- **Задание**: Перепишите слово в слово отрывок из приведенного ниже текста об Успенском: начните с места, где стоят слова «Тем временем момент», и остановитесь после слов «если мир позволит.».

- **Текст**:
######

Тем временем момент молчания миновал. А другой не наступил. Потому что когда мы прибыли на вокзал и поезд уже ждал на путях, Успенский захотел сразу в него влезть. Никаких особенных прощаний, никаких больше речей, он такого не любил. Слова прощания уже были сказаны в гостинице, и этого хватит, он говорил быстро и попросил, чтобы мы не стояли на перроне, а тут же исчезли. Увидимся опять, если мир позволит.
Первый визит Успенского запомнился мне именно в фотографиях. Фотографиях, которые все еще возвращаются из-под каких-то наслоений и начинают двигаться и говорить, возвращая молодого Эдуарда и еще более молодого меня. Ибо тогда мы были молодыми, и было нам, наверное, меньше сорока. Какое в этом возрасте тогда было ощущение всемогущества, были желания, стремление к новизне, попытки! Один лишь облик и личность Успенского подтолкнули меня опять штудировать русский с новой силой. Я даже некоторое время походил на курсы при культурном центре Советского Союза, но главным образом продолжал изучение самостоятельно. И это не все: теперь я старался в каждой своей поездке в Россию связаться с Успенским. Начавшееся в «Ваакуне» обращение на ты уже стало естественным. Чувство дружбы было истинным: меня радостно встретили, когда в следующем 1978 году я снова был в Москве. Так я оказался в мастерской в одной из московских высоток. А где же еще я мог оказаться?
Успенский был для меня все больше Эдуардом. Этикет требовал отчества и требует до сих пор: Эдуард Николаевич — Ээту сын Николая. Так в России к нему обращались даже лучшие друзья. «Тыканье» было и по-прежнему остается редким. Иногда, правда, некоторые называли его ласково и фамильярно просто Эдиком. «Эдик, слушай.» И эта форма обращения к нему постепенно вошла у меня в обычай, как и финское уменьшительно-ласкательное имя Ээту, которое понравилось и самому Успенскому. Он, пожалуй, не знает, что это имя связано кое-какими корнями даже с Рюмю-Ээту, но лишь отдаленно (Рюмю-Ээту — «Ээту-Гром» или «Ээту-Разгул» — персонаж комиксов 1930–70-х гг. художника Эркки Тантту — дюжий сильный мужчина, совершающий почти сверхчеловеческие деяния и на поле брани, и на мирном поприще, не выпуская трубку изо рта. Ему покоряются и природные стихии). А если он и был «человеком-разгулом», так с тех пор прошло время, это уже прошлогодний снег. Все, что мы пережили и испытали, только крепче связывало нас друг с другом.
5
С годами мы начали узнавать друг о друге все больше. Я понял многие вещи, в том числе и то, что его жене Римме не нравилась нынешняя жизнь Эдуарда; не нравилось, что тот писал книги и общался с разными богемными компаниями. На такое отношение Риммы могло повлиять и то, что Эдуард не был писателем покорным, ладящим с истеблишментом. Статуса не имел — разве только в глазах других, подобных ему. Честный труд означал труд инженера; писательское ремесло связывало ее мужа лишь с хулиганами и пьяницами. Возможно, и я был из их числа? Меня Римма, казалось, все-таки одобряет, наверное, потому, что в городе я бывал лишь несколько раз в году. Поэтому мы могли с Эдуардом тусоваться вместе и общаться также и семьями.

######

- **Исходный материал**:
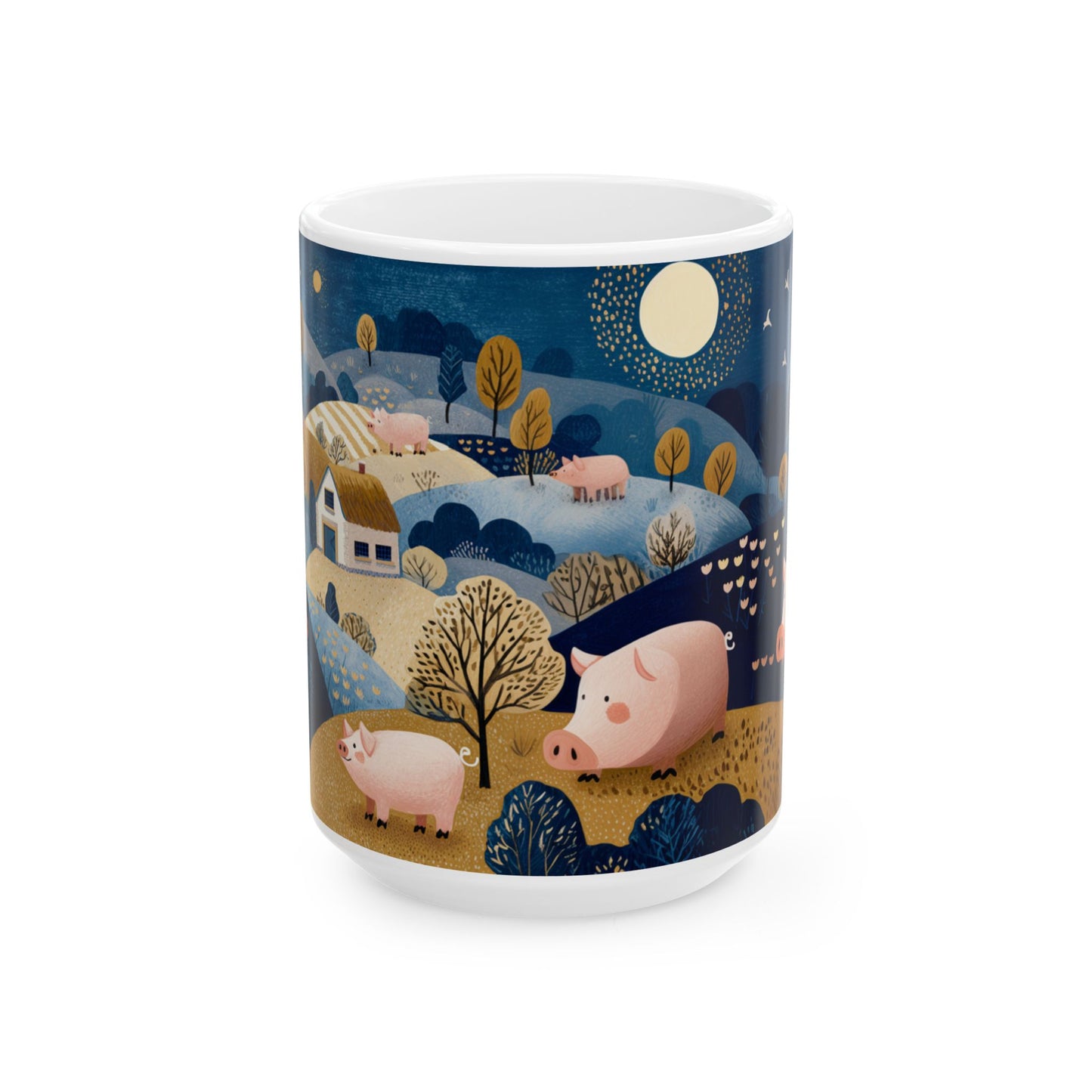 Whimsical Pig Design Ceramic Mug - 11oz & 15oz Options, Cute Farmhouse Decor, Perfect Gift for Animal Lovers, Cozy Coffee Breaks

######

- **Ответ**:
Тем временем момент молчания миновал. А другой не наступил. Потому что когда мы прибыли на вокзал и поезд уже ждал на путях, Успенский захотел сразу в него влезть. Никаких особенных прощаний, никаких больше речей, он такого не любил. Слова прощания уже были сказаны в гостинице, и этого хватит, он говорил быстро и попросил, чтобы мы не стояли на перроне, а тут же исчезли. Увидимся опять, если мир позволит.